**Las tareas**
a - Responde a estas preguntas sobre el hilo acerca de la palabra «coudelaria»:
(i) ¿Sobre qué tipo de centro trata la traducción que se está revisando?
(ii) ¿Qué palabra española se emplea para «coudelaria» en las frases traducidas?
(iii) ¿Cuántas yeguas de vientre tiene hoy la yeguada, según la segunda frase de ejemplo?
b - ¿Cómo seguiría el hilo sobre la palabra «coudelaria»? Continúalo desde su última frase.

**Texto de lectura**
=======
# Coudelaria



## piscispao

Hola, estoy revisando una traducción sobre un centro hípico y me aparece sin cesar la palabra "coudelaria" pero no consigo dar con la traducción correcta. ¿Será que alguien sabe cómo se traduce al español?
 
Aquí añado algunas frases de ejemplo:
 
PT
 
A coudelaria XXXX _(nombre de la caballeriza, ganadería)_ tem instalações próprias onde desenvolve todo o trabalho de apoio à criação de cavalos lusitanos. 
 
ES
 
La yeguada XXXX posee instalaciones propias donde desarrolla todo el trabajo de apoyo a la cría de caballos lusitanos.
 
PT
 
Hoje, a Coudelaria tem um efectivo de 16 éguas de ventre descendentes da linha Veiga e Veiga Andrade.
 
ES
 
En la actualidad, la yeguada cuenta con un efectivo de 16 yeguas de vientre descendientes de la línea Veiga y Veiga Andrade.
=======
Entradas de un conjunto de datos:

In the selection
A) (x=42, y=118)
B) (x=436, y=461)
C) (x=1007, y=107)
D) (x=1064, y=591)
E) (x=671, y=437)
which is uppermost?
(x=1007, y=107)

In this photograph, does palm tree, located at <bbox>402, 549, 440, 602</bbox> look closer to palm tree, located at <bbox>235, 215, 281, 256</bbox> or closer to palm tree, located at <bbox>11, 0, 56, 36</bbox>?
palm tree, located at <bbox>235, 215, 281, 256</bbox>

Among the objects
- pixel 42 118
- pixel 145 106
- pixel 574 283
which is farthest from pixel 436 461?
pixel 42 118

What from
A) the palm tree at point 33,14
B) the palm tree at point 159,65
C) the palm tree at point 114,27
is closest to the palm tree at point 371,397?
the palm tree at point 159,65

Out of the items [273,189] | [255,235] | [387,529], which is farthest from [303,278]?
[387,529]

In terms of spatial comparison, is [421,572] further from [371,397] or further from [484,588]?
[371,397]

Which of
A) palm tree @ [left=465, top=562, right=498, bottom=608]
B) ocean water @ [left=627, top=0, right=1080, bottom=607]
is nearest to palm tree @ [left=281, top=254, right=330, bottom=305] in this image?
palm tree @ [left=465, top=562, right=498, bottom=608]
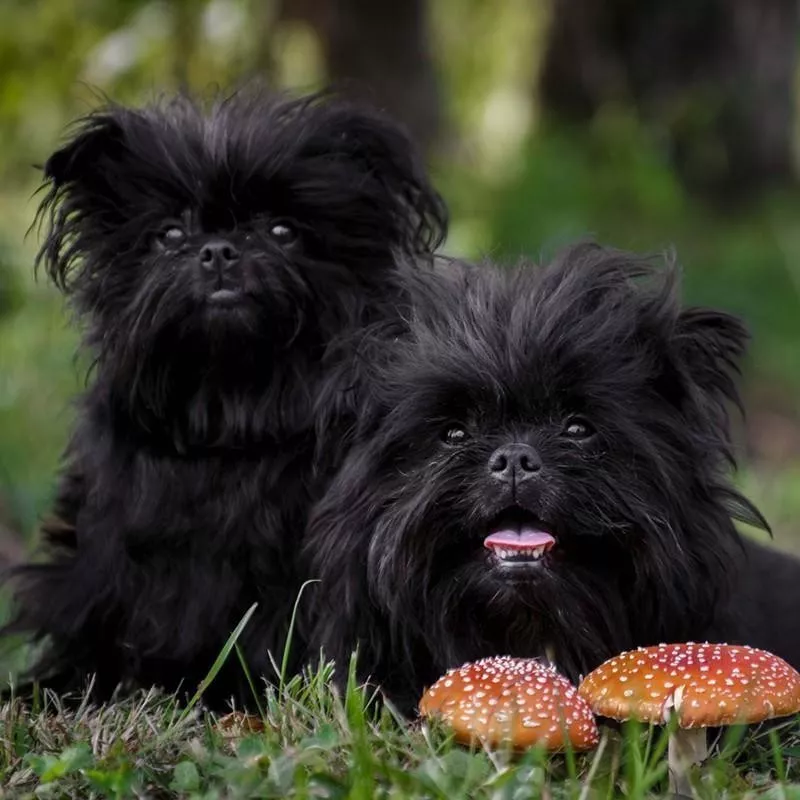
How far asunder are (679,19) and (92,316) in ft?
33.7

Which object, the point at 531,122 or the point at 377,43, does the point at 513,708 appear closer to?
the point at 377,43

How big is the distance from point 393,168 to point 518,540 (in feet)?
4.85

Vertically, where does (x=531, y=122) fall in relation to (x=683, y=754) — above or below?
above

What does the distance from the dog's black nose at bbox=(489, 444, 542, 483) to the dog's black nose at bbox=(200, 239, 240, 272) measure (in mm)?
1031

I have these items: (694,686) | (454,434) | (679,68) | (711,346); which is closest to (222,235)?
(454,434)

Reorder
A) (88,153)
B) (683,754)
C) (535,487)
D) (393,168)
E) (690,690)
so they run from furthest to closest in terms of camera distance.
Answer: (393,168)
(88,153)
(535,487)
(683,754)
(690,690)

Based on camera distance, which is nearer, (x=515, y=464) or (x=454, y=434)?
(x=515, y=464)

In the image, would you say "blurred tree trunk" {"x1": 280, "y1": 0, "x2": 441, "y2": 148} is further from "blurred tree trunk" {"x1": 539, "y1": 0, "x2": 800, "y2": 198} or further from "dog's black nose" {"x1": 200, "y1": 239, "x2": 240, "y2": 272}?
"dog's black nose" {"x1": 200, "y1": 239, "x2": 240, "y2": 272}

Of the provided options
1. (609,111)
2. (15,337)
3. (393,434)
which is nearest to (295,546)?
(393,434)

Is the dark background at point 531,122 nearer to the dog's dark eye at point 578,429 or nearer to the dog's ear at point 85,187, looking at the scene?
the dog's ear at point 85,187

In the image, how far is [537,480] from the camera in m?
3.55

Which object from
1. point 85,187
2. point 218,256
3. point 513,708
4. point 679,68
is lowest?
point 513,708

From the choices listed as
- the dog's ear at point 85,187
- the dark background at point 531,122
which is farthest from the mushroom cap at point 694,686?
the dark background at point 531,122

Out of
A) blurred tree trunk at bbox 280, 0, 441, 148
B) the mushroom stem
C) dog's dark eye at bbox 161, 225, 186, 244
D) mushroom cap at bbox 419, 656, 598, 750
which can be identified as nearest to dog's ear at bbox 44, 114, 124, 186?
dog's dark eye at bbox 161, 225, 186, 244
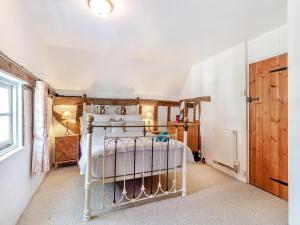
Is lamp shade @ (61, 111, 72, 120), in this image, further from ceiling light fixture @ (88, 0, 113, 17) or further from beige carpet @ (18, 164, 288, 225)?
ceiling light fixture @ (88, 0, 113, 17)

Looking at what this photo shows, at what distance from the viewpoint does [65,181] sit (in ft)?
10.0

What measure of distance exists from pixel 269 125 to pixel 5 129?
3.60 metres

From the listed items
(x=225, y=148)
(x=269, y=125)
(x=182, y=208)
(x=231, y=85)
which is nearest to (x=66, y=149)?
(x=182, y=208)

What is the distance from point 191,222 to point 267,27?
2934 millimetres

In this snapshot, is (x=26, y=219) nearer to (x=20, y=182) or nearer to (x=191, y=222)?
(x=20, y=182)

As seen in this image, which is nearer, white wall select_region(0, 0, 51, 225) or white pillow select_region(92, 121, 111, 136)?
white wall select_region(0, 0, 51, 225)

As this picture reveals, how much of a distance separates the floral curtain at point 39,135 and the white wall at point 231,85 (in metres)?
3.28

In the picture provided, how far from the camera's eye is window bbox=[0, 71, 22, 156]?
185cm

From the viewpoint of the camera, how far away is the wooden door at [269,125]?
8.40 ft

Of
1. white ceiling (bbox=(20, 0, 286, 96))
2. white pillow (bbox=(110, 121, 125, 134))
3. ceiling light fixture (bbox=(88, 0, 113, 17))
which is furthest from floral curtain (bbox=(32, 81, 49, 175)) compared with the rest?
white pillow (bbox=(110, 121, 125, 134))

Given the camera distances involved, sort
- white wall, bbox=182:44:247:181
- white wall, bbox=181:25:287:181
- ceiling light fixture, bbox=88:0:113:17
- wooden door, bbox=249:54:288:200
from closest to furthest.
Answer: ceiling light fixture, bbox=88:0:113:17, wooden door, bbox=249:54:288:200, white wall, bbox=181:25:287:181, white wall, bbox=182:44:247:181

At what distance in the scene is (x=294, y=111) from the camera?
5.75 ft

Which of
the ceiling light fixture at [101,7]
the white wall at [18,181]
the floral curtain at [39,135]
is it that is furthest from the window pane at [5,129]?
the ceiling light fixture at [101,7]

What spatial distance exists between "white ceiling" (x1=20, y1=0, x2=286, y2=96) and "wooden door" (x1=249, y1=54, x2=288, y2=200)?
0.68 meters
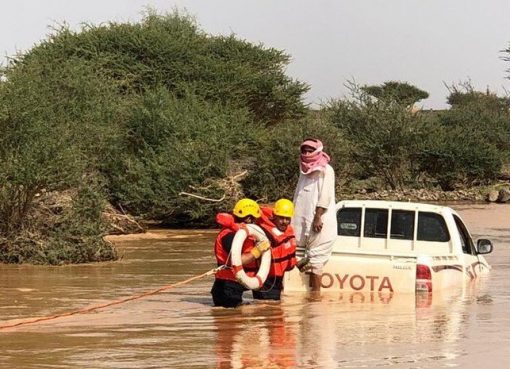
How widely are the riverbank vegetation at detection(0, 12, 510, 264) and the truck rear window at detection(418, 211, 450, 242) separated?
7272mm

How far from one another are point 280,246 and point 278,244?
33 mm

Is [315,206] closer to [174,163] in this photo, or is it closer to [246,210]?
[246,210]

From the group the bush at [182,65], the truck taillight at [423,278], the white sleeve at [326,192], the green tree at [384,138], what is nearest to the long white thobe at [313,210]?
the white sleeve at [326,192]

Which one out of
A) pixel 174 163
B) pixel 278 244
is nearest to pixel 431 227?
pixel 278 244

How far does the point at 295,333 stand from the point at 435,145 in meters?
32.4

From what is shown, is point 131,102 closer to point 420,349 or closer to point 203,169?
point 203,169

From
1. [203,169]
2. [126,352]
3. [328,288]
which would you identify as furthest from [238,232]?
[203,169]

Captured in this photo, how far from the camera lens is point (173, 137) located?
91.7ft

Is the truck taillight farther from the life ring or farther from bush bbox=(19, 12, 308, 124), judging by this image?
bush bbox=(19, 12, 308, 124)

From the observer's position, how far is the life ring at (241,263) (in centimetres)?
1056

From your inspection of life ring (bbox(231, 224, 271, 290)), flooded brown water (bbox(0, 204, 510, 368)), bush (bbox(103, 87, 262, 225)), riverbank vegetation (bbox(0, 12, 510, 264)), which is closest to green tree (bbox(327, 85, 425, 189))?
riverbank vegetation (bbox(0, 12, 510, 264))

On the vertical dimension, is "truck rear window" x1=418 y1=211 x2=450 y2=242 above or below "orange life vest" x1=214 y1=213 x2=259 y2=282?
above

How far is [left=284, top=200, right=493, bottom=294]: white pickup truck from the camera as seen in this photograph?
1108cm

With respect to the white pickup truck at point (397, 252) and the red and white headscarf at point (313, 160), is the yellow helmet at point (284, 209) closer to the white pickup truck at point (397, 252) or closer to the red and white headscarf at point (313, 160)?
the white pickup truck at point (397, 252)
=======
**Respuestas a ejercicios**
a -
(i) Sobre un centro hípico.
(ii) Yeguada.
(iii) 16.

b -
 
Muchísimas gracias por vuestra ayuda.


----------



## Vanda

Coudelaria ou haras (português) = *1.     * m._ Arg._,_ Perú_,_ Ur._ y_ Ven._ *potrero*      (‖ sitio destinado a la cría de caballos). (RAE)

coudelaria - *coudelaria* -1.           Estabelecimento em que se trata do aperfeiçoamento das raças cavalares. (priberam)

 			  (cou.de.la._ri_.a) - sf.
1. O mesmo que _haras_
[F.: _coudel,_ 'capitão de cavalaria', + _-aria._] (Aulete)


----------



## piscispao

Gracias Vanda por la definición en portugués, más o menos entiendo lo que significa pero la palabra "potrero" creo que no se utiliza en España. ¿Alguna sugerencia en español?


----------



## Vanda

Você não clicou no enlace do RAE, né?  O RAE diz que é haras. 
*1.     * m._ Arg._,_ Perú_,_ Ur._ y_ Ven._ *potrero*      (‖ sitio destinado a la cría de caballos). (RAE) - clica aqui.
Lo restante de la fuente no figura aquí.